= EXERCISE REQUIREMENTS =
Reproduce the full listing below unchanged, apart from the pictures.

** Start RECORDED INFORMATION **

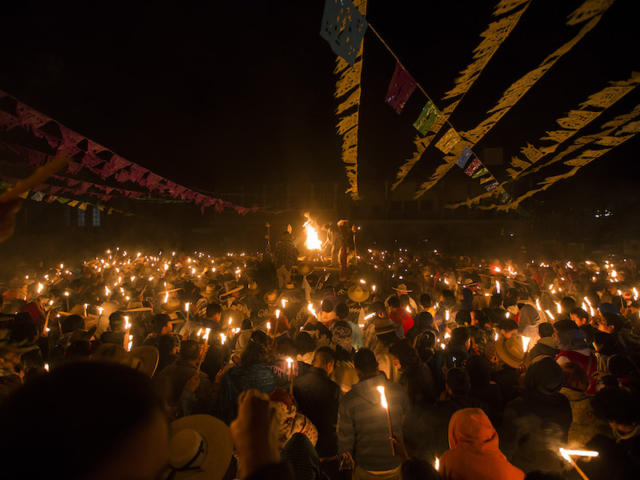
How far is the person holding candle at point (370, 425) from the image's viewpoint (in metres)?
3.07

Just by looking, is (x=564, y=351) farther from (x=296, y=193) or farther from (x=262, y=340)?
(x=296, y=193)

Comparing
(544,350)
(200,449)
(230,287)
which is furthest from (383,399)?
(230,287)

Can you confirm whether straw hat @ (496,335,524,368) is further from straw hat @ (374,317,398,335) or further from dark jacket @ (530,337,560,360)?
straw hat @ (374,317,398,335)

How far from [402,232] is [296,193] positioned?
10861 mm

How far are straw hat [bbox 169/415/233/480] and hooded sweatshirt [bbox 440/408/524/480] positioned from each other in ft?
5.47

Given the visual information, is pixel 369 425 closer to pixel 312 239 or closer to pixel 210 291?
pixel 210 291

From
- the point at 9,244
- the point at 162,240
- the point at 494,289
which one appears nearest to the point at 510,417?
the point at 494,289

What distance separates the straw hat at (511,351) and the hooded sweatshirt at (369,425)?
2151 mm

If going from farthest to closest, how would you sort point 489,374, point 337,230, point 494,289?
1. point 337,230
2. point 494,289
3. point 489,374

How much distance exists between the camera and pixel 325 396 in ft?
11.3

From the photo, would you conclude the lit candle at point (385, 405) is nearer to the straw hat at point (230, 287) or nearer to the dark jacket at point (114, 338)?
the dark jacket at point (114, 338)

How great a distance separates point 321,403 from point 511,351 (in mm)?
2912

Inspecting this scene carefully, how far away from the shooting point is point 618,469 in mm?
2385

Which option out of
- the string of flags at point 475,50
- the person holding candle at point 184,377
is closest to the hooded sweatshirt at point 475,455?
the person holding candle at point 184,377
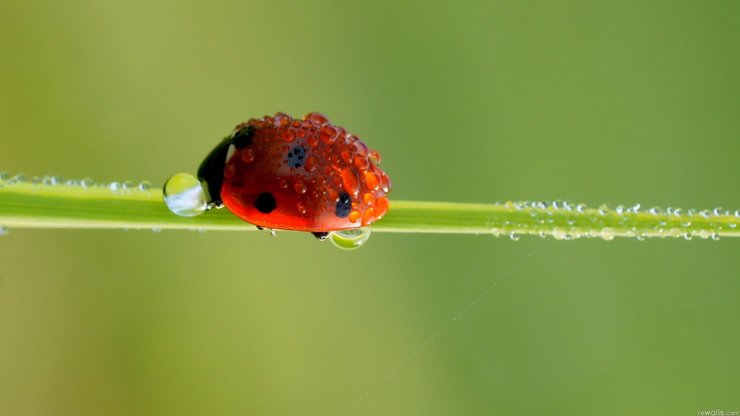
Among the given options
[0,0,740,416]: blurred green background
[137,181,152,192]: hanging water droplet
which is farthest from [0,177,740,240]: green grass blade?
[0,0,740,416]: blurred green background

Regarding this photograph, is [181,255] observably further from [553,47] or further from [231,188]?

** End RECORDED INFORMATION **

= RESPONSE TO THE EXERCISE =
How far is the person holding candle at point (370, 425) from the image's viewpoint (in metres)?
3.07

Just by looking, is (x=564, y=351) farther from (x=296, y=193) or farther from (x=262, y=340)?
(x=296, y=193)

Comparing
(544,350)
(200,449)
(230,287)
which is furthest from (383,399)?
(230,287)

Can you confirm whether straw hat @ (496,335,524,368) is further from straw hat @ (374,317,398,335) or further from dark jacket @ (530,337,560,360)?
straw hat @ (374,317,398,335)

How far from [402,232] is [296,193] positioned?
10861 mm

How far are straw hat [bbox 169/415/233/480] and hooded sweatshirt [bbox 440/408/524/480] positioned from each other in ft?
5.47

Given the visual information, is pixel 369 425 closer to pixel 312 239 or closer to pixel 210 291?
pixel 210 291

From
- the point at 9,244
- the point at 162,240
- the point at 494,289
which one appears nearest to the point at 510,417?
the point at 494,289

What distance separates the straw hat at (511,351) and the hooded sweatshirt at (369,425)?
2151 mm

If going from farthest to closest, how would you sort point 489,374, point 337,230, point 494,289?
1. point 337,230
2. point 494,289
3. point 489,374

How much distance exists between the camera and pixel 325 396 in ft?
11.3

From the photo, would you conclude the lit candle at point (385, 405) is nearer to the straw hat at point (230, 287) or nearer to the dark jacket at point (114, 338)?
the dark jacket at point (114, 338)

How great a distance separates point 321,403 from point 511,351 (in mm)?
2912

Inspecting this scene carefully, how far away from the shooting point is point 618,469 in mm?
2385

Which option out of
- the string of flags at point 475,50
- the person holding candle at point 184,377
is closest to the hooded sweatshirt at point 475,455?
the person holding candle at point 184,377
Among the given options
[0,0,740,416]: blurred green background
[137,181,152,192]: hanging water droplet
which is farthest from [0,177,740,240]: green grass blade?
[0,0,740,416]: blurred green background

Regarding this photograph, is [181,255] observably further from [553,47] or further from [231,188]?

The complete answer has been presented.